Google Docs generates yucky HTML by jgn on Saturday, September 29, 2007 in Uncategorized

In Google Docs you can create an outline. You know, using our old buddies UL and LI. Hi UL! Hi LI!

But they do something nasty. They close their LI tags, and then if there is a nested list, they put that between the list elements. So you get:

<ul>
  <li>
    Foo
  </li>
  <ul>
    <li>
      Bar
    </li>
  </ul>
  <li>
    Baz
  </li>
</ul>

See that close li right after "Foo"? Wrong! It should be:

<ul>
  <li>
    Foo
    <ul>
      <li>
        Bar
      </li>
    </ul>
  </li>
  <li>
    Baz
  </li>
</ul>

Or the li close tags could be omitted altogether. They've tried to be a little bit XHTML, but it's just not right, because they are putting something that should be contained inside a list element in between list elements.

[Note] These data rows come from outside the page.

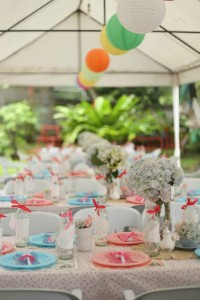 Shabby Chic Alice in Wonderland Themed Birthday Party Full of Fabulous Ideas via Kara's Party Ideas KarasPartyIdeas.com #aliceinwonderland #queenofhearts #madhatter #shabbychicparty #partyideas (9)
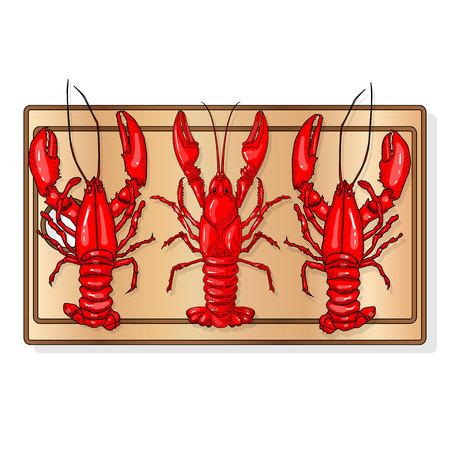 Crayfish set on dish vector illustration on a white background. Ilustração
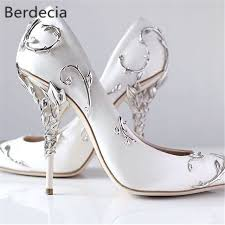 wedding shoes heels ornamental filigree leaves spiralling naturally up heel white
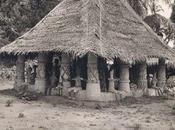 Years Nigerian Literature: Mbari Club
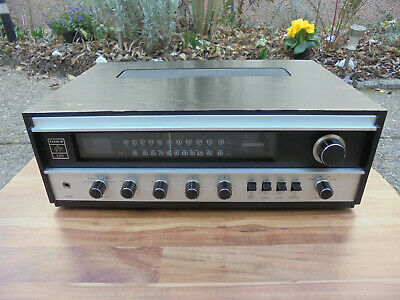 The Fisher 180 Stereo  Receiver in fine condition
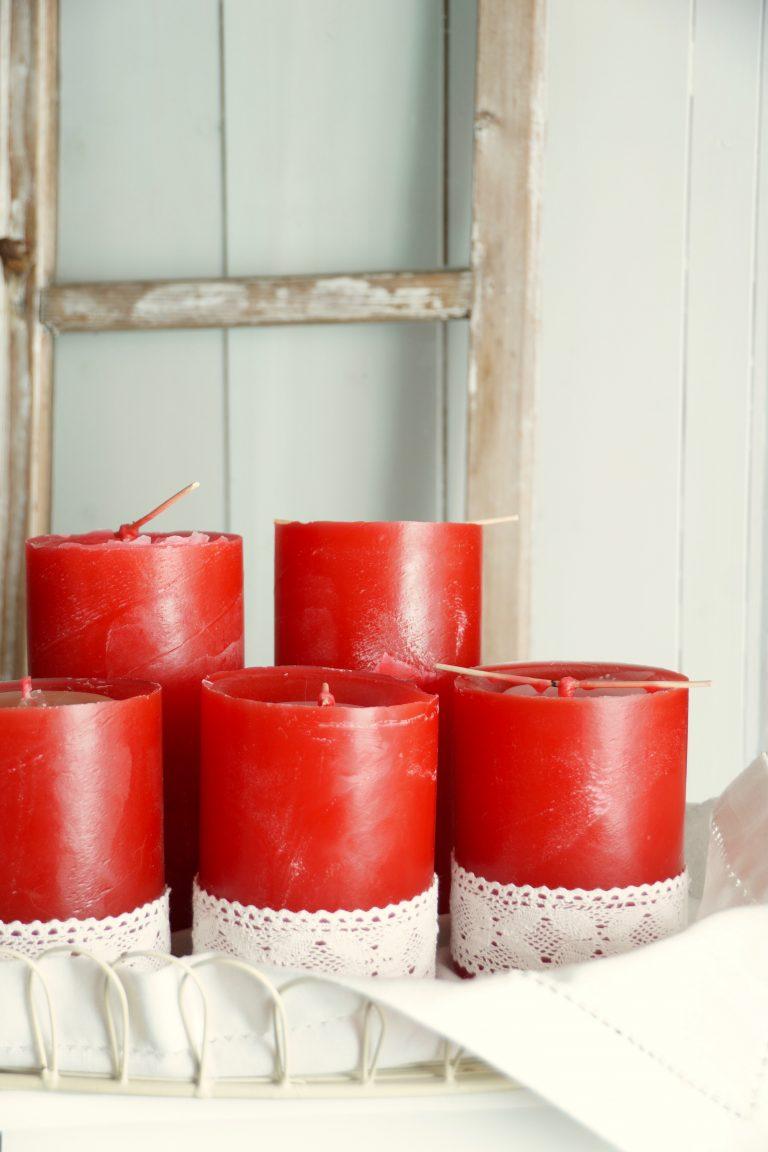 Kerzen selbstgemacht Ale Kerzen neue Chance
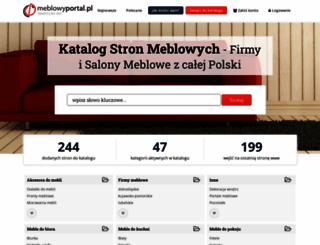 meblowyportal.pl screenshot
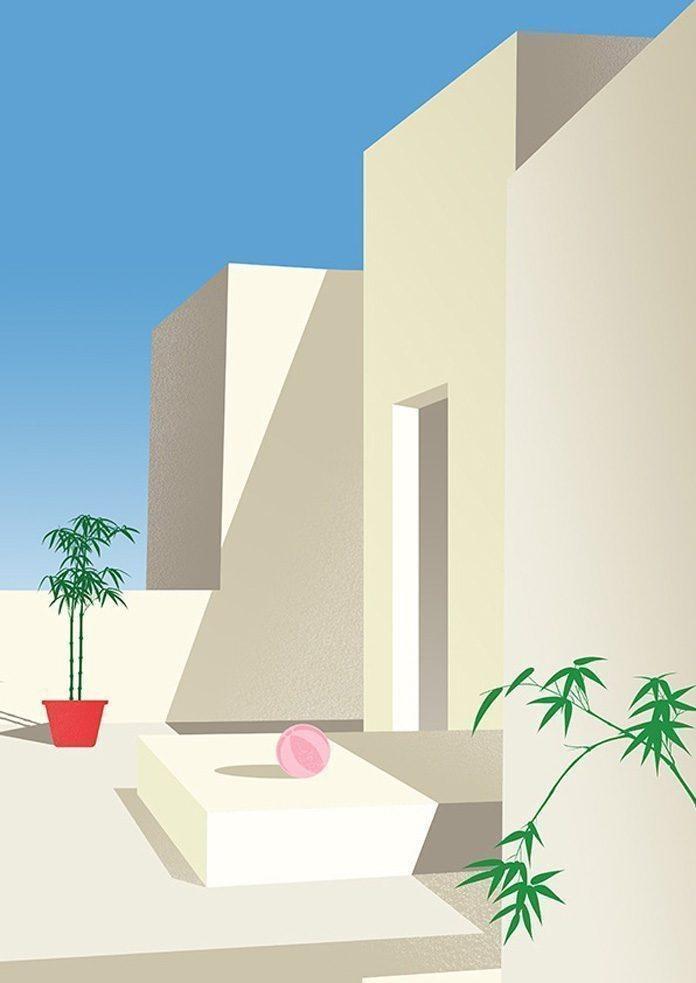نظم هندسی رنگ و فرم در آثار Craven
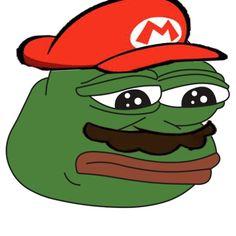Pepe Mario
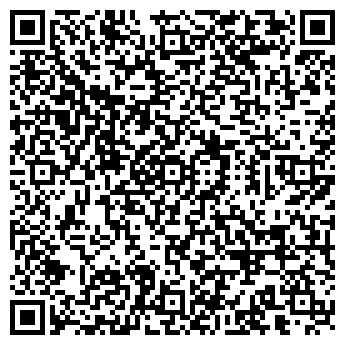 QR-код с контактной информацией организации СУДЕБНЫЙ УЧАСТОК №6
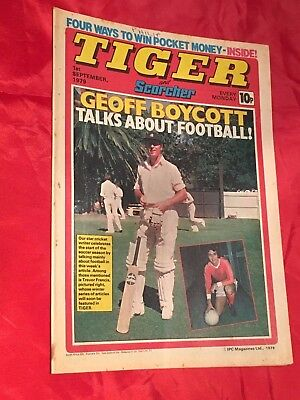 TIGER&SCORCHER-WEEKLY BRITISH COMIC-1stSEPT 1979-CARLOS REUTEMANN &FOOTBALL TEAM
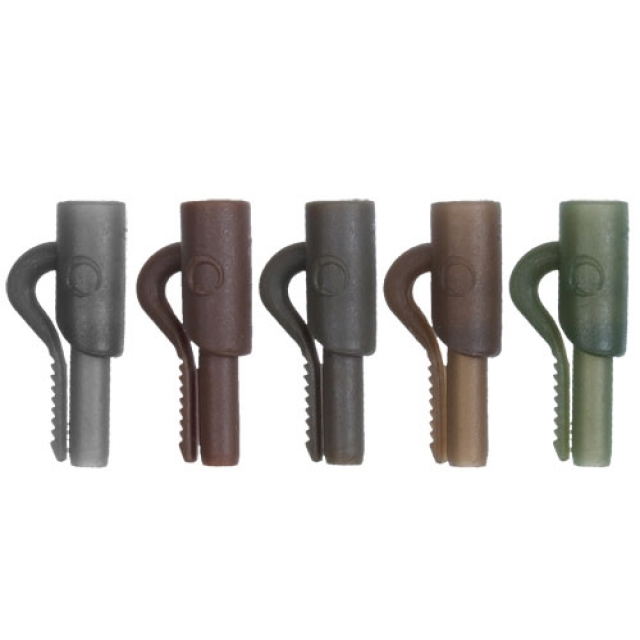 Covert Lead Clips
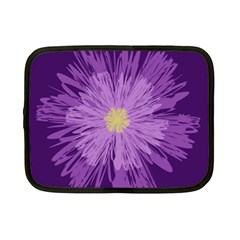 Purple Flower Floral Purple Flowers Netbook Case (small)  by Nexatart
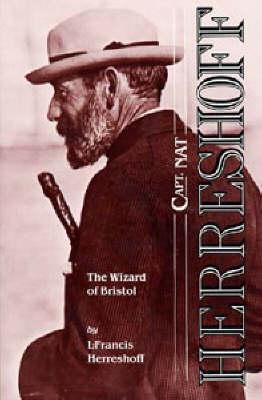 Capt. Nat Herreshoff - Sheridan House (Paperback)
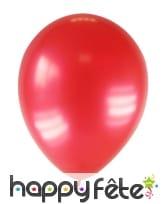 Sachet de 12 ballons métallisés de 28 cm, image 13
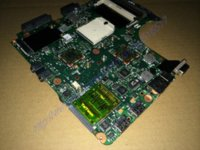 Wholesale Mainboard For HP Compaq S S Notebook PC Main Board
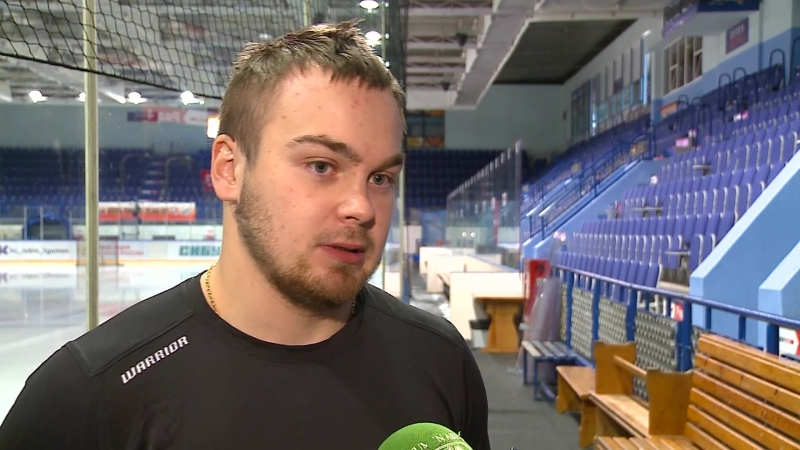 Защитник ХК «Рубин» Никита Кротиков - о матчах против «Динамо» и «СКА-Нева»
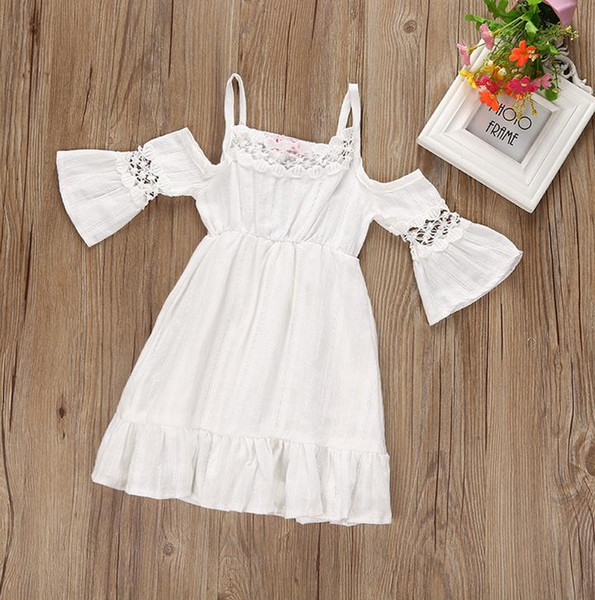 Compre 2017 Summer Baby Girls Dress Off Shoulder Ruffles Cotton Linen Lace Princess Dress Niños Vestidos Casuales Blancos 3091 A 1136 Del Spinach18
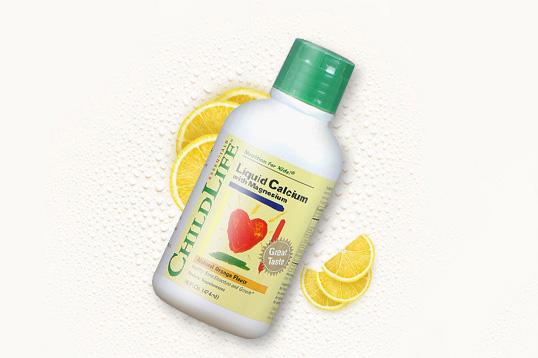 美国 CHILDLIFE 童年时光 婴儿钙镁锌乳钙 儿童补钙 宝宝液体钙474ml/瓶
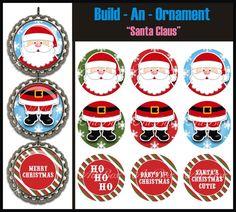 Build An Ornament Santa Claus Bottle Cap Images  by ArtBoxGraphics, $2.50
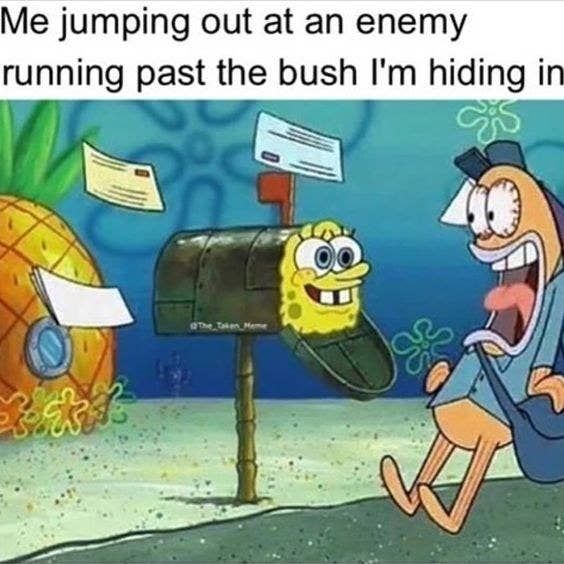 23 Fortnite Memes That Are More Entertaining Than The Game In 2021 Funny Gaming Memes Funny Games Spongebob Memes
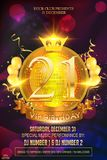 21 vip anniversary template design. Golden color with golden banner, balloons, ribbons crown, bokeh and sparkles and ring on. 21 anniversary template design vector illustration
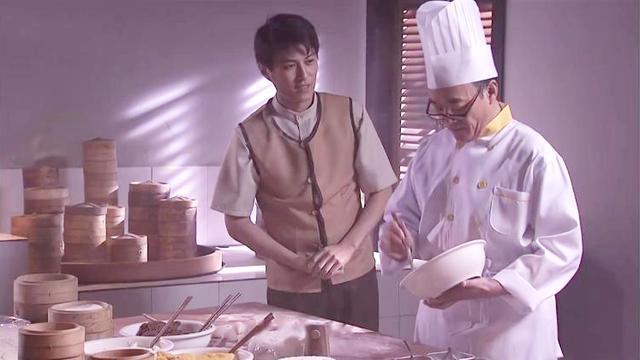 面点师_辽宁厨师面点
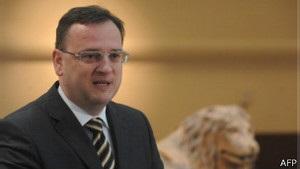 Чеська прокуратура висуває звинувачення низці урядовців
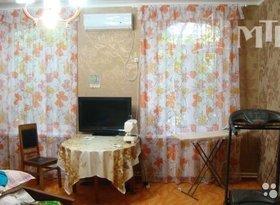 Продажа 4-комнатной квартиры, Астраханская обл., Астрахань, улица Хлебникова, 3, фото №6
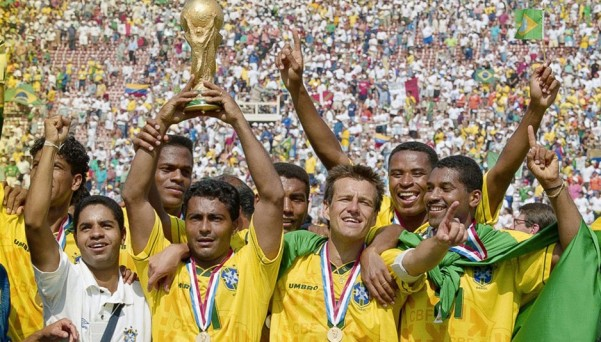 Brazil's 1994 World Cup Champions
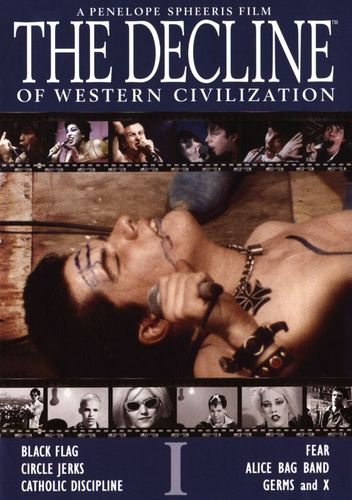 The Decline of Western Civilization [DVD] [1981] 30374639
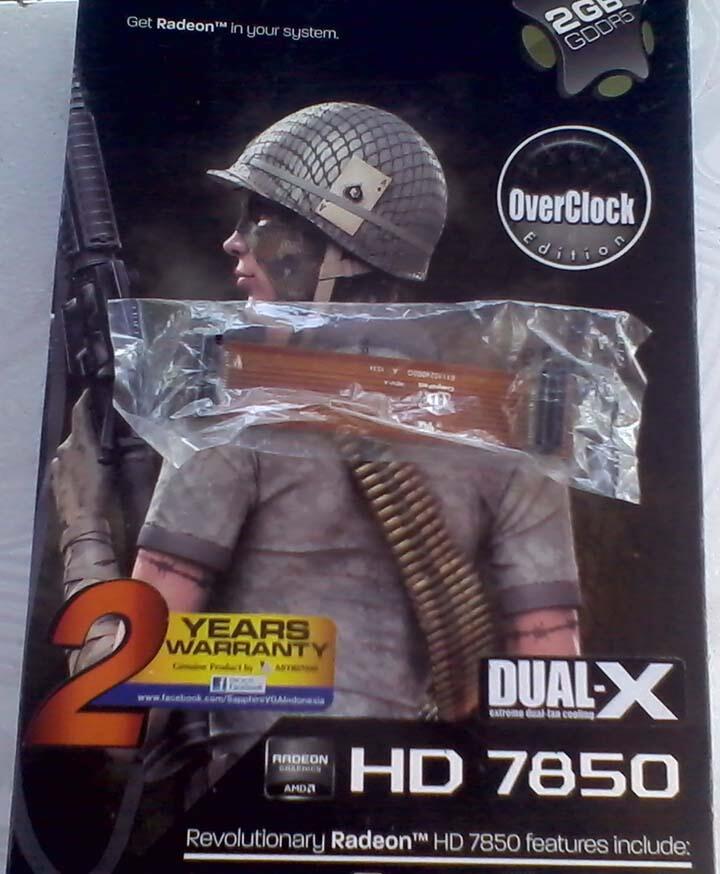 (WTS) VGA SAPPHIRE HD7850 2GB DDR5 DUAL-X OC EDITION - SOLO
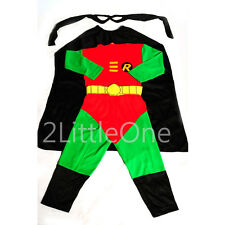 Halloween Robin Hero Kid Boy Fancy Halloween Party Costumes Outfit Sz 2T-7 FC007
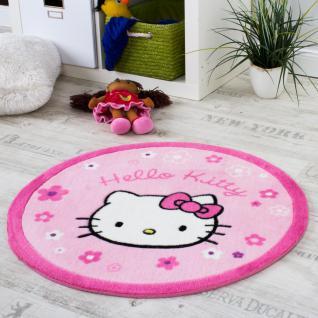 Hello Kitty Teppich Kinderzimmer Teppich Rund mit Blumen Rosa Pink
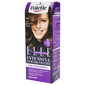 Palette ICC W5 nougat boja za kosu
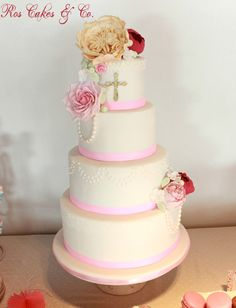 Communion Cake by Ros Cakes & Co.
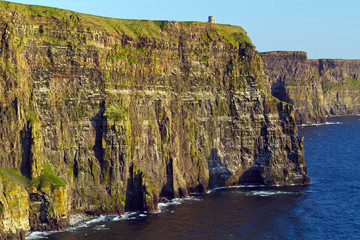 Cliffs of Moher in Co. Clare, Ireland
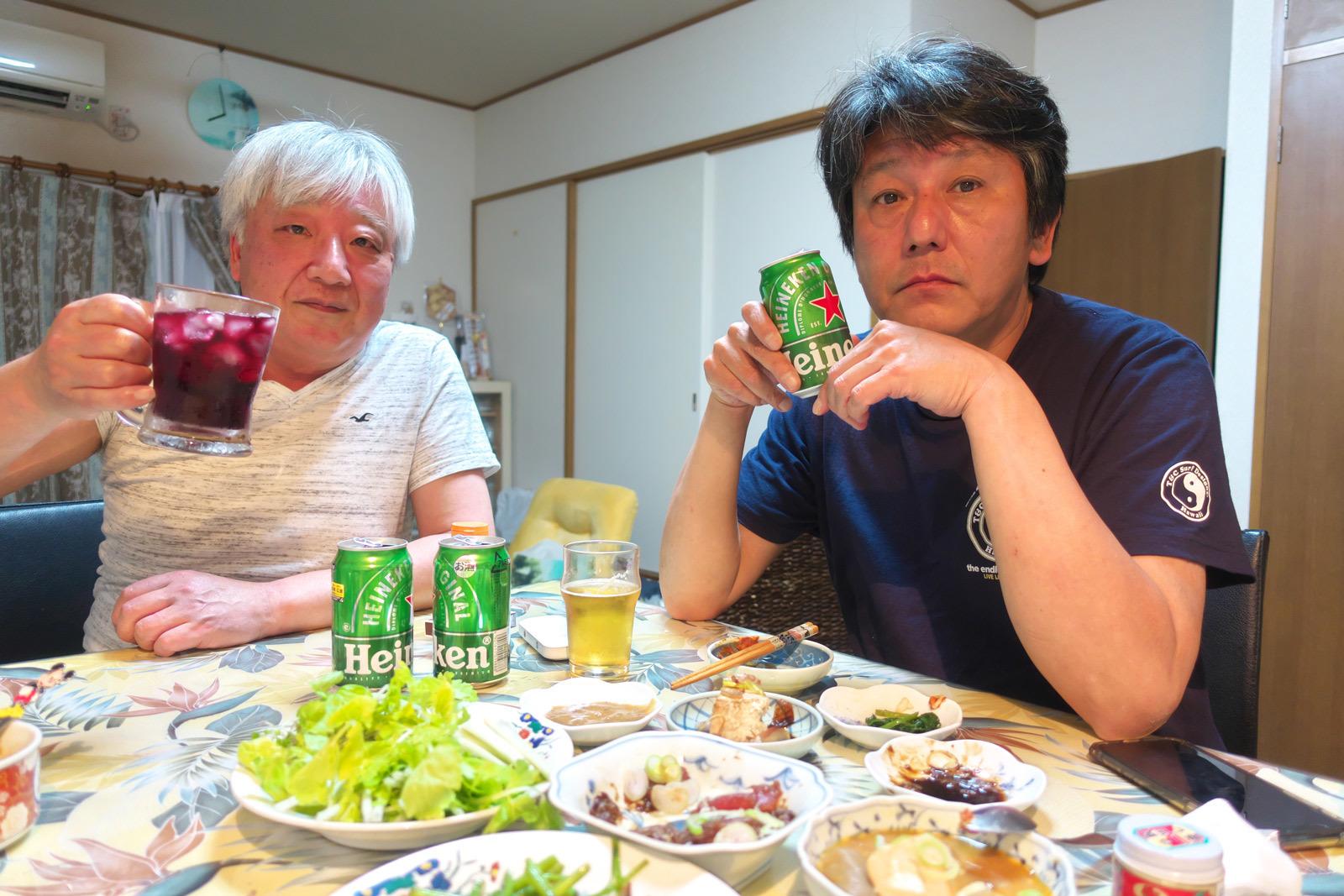 オフライン飲み会_a0271402_11002870.jpg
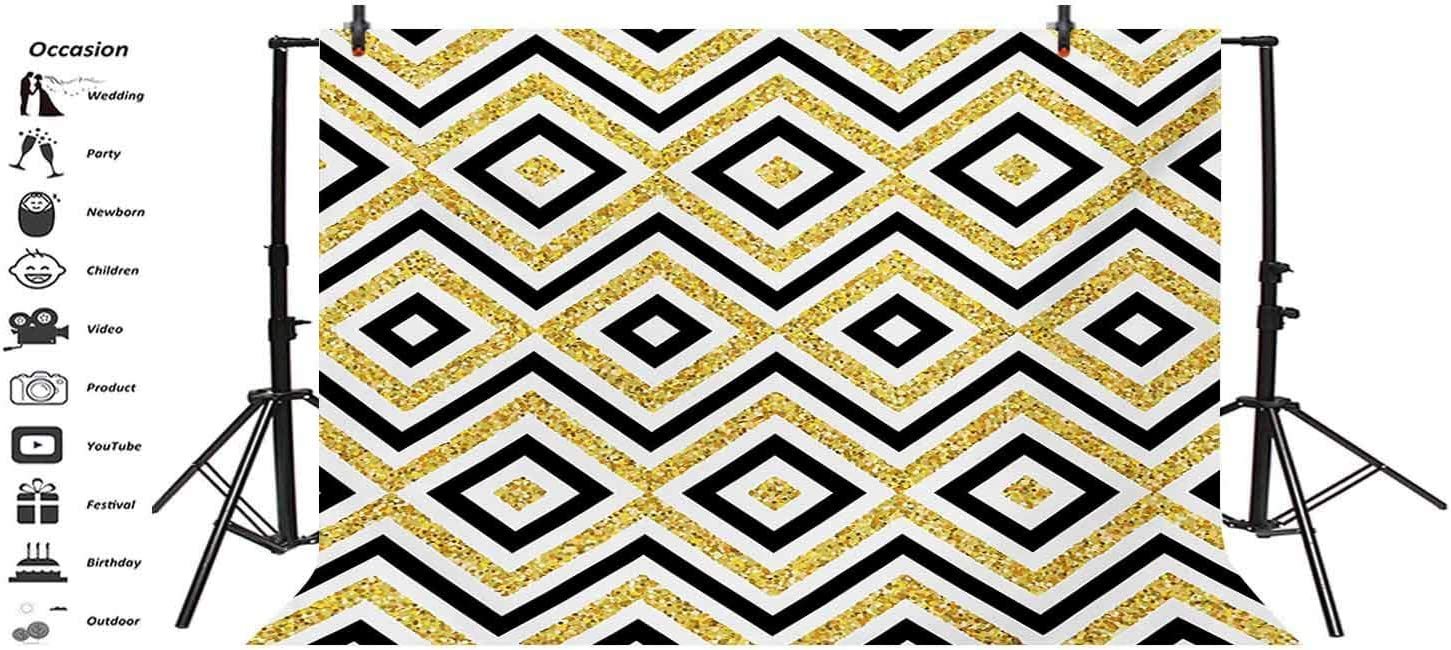 Geometric 8x6 FT Vinyl Photography Backdrop Motif of Zig Zag and Squares Contemporary Design Art Print Background for Baby Birthday Party Wedding Studio Props Photography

So now I have to resort to sculduggery to get my stylesheet right, or transform the HTML.

At first Google Docs looked like a good tool, because it seemed to generate clean and simple HTML. But it doesn't. In addition to this issue, they like to pop in extraneous
tags.

For what it's worth, the cute little HTML editor in the newest versions of WordPress gets it right.